I'm doing a bit of research on set theory. So far it's quite interesting. Right now I'm reading about transfinite induction. The book states the following theorem about induction in a well-ordered set:

Let $(X,<)$ be a well-ordered set. Let $P$ be a property which may hold for elements of $X$. Suppose that, for all $x \in X$, if every element $y<x$ has property $P$, then $x$ has property $P$. Then we conclude that every element of $X$ has property $P$.

The theorem doesn't require a base case to hold. The book mentions that a base case is not needed here because if $x$ is the smallest element of $X$, then there are no elements $y<x$ so vacuously all such elements have property $P$. In a way, I understand what the author is saying. But I appeared to have found a trivial counterexample. If we consider $X=\mathbb{N}$ with the normal ordering, the statement is the same as "strong induction". If we try to "prove" the following statement is true $ \forall n\in \mathbb{N}$:

$P(n)$ is the statement "$n>1000$" ,

(which is obviously false for $n=1$, say)

Then we get something like: Suppose that $n$ is such that $P(m)$ holds whenever $m<n$, then $n>1000$. Thus $P(n)$ holds $\forall n \in \mathbb{N}$.

There's obviously something wrong with the "proof". I suppose it's because "$P(m)$ holds whenever $m<n$" does not imply "$n>1000$"? But I'm not too sure...
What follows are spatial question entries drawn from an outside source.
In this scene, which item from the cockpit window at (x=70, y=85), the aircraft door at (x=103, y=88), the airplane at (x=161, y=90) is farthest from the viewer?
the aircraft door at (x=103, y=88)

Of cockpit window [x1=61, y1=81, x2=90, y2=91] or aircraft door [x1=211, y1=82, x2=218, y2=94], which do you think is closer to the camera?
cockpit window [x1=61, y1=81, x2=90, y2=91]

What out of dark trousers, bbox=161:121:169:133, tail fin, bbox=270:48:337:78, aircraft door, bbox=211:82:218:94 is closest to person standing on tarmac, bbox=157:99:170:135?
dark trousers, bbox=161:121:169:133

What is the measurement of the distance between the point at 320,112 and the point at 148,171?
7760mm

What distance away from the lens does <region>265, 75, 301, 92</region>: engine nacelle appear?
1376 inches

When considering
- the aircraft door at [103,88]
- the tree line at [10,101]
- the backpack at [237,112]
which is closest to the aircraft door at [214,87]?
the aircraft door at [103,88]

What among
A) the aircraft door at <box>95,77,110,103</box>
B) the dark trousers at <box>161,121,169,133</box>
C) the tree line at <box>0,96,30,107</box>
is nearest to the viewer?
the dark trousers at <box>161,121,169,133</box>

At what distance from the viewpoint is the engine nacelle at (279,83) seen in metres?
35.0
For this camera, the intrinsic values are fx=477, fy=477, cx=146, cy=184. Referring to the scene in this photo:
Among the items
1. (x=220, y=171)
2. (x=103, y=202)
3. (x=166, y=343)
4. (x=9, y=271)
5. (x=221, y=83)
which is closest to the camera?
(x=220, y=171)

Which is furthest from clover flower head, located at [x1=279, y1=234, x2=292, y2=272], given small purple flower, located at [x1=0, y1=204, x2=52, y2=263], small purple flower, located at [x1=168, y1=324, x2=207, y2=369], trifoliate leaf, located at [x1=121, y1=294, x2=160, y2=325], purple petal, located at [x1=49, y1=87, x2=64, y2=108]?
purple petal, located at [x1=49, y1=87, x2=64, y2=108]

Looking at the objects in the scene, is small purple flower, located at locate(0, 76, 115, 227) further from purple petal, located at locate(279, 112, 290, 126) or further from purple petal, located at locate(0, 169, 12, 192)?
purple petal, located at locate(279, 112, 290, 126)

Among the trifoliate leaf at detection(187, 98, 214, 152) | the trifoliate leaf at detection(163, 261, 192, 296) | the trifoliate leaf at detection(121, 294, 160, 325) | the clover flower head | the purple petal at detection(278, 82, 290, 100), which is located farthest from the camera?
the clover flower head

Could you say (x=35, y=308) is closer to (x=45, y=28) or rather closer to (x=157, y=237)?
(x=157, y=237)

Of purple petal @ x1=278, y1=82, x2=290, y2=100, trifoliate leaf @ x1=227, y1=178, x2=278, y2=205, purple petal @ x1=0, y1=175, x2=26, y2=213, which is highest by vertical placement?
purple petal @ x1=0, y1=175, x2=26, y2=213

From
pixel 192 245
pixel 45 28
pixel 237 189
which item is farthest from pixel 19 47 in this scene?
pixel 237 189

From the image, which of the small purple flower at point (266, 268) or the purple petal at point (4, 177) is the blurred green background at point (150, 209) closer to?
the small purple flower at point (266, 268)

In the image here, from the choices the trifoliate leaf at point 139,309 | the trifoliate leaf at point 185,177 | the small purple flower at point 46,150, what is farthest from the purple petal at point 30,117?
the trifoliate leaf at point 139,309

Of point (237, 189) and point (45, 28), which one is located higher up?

Later on, the book states the version of induction for ordinals:

Let $P$ be a property of ordinals, assume that

  • $P(0)$ is true,

  • $P(\alpha)$ implies $P(s(\alpha))$ for any ordinal $\alpha$ ($s(\alpha)$ is the successor ordinal of $\alpha$)

  • If $\lambda$ is a limit ordinal and $P(\beta)$ holds for all $\beta < \lambda$, then $P(\lambda)$ holds.

Then $P(\alpha)$ is true for all ordinals $\alpha$.

This time a base case is required. But I read Wikipedia (http://en.wikipedia.org/wiki/Mathematical_induction) near the bottom under Transfinite Induction and it says "strictly speaking, it doesn't..." so I'm pretty confused.

  • 1
    $\begingroup$ You cannot let $P(n)$ be a statement that quantifies $n$. $P(n)$ is a statement about $n$, not about all natural numbers. $\endgroup$ Dec 21, 2013 at 20:16
  • $\begingroup$ Just changed my wording on $P$ concerning on what Tobias said. The book is "Sets, Logic and Categories" by Peter J. Cameron. It's theorem 2.2 and 2.9 in the book. $\endgroup$
    – Gawin
    Dec 21, 2013 at 20:27
  • $\begingroup$ Please give a more formal presentation of the "proof". Besides helping answerers, this may help you see the problem yourself. $\endgroup$ Dec 21, 2013 at 20:47

2 Answers 2


Strictly speaking, it is true that you don't need to assume the base case because of the following: suppose you have a well-ordered set $X$ with minimal element $x_0$. Then to prove that the property $P(x)$ holds for every element of $X$ you must prove, as you said, that if you assume the property to hold for all elements $y<x$, then it holds for $x$. Notice that this includes proving that if $P$ holds for every element $y<x_0$, then it holds for $x_0$. But as there is no element satisfying $y<x_0$, this amounts exactly to proving that $P(x_0)$ holds, i.e. you have to prove the base case.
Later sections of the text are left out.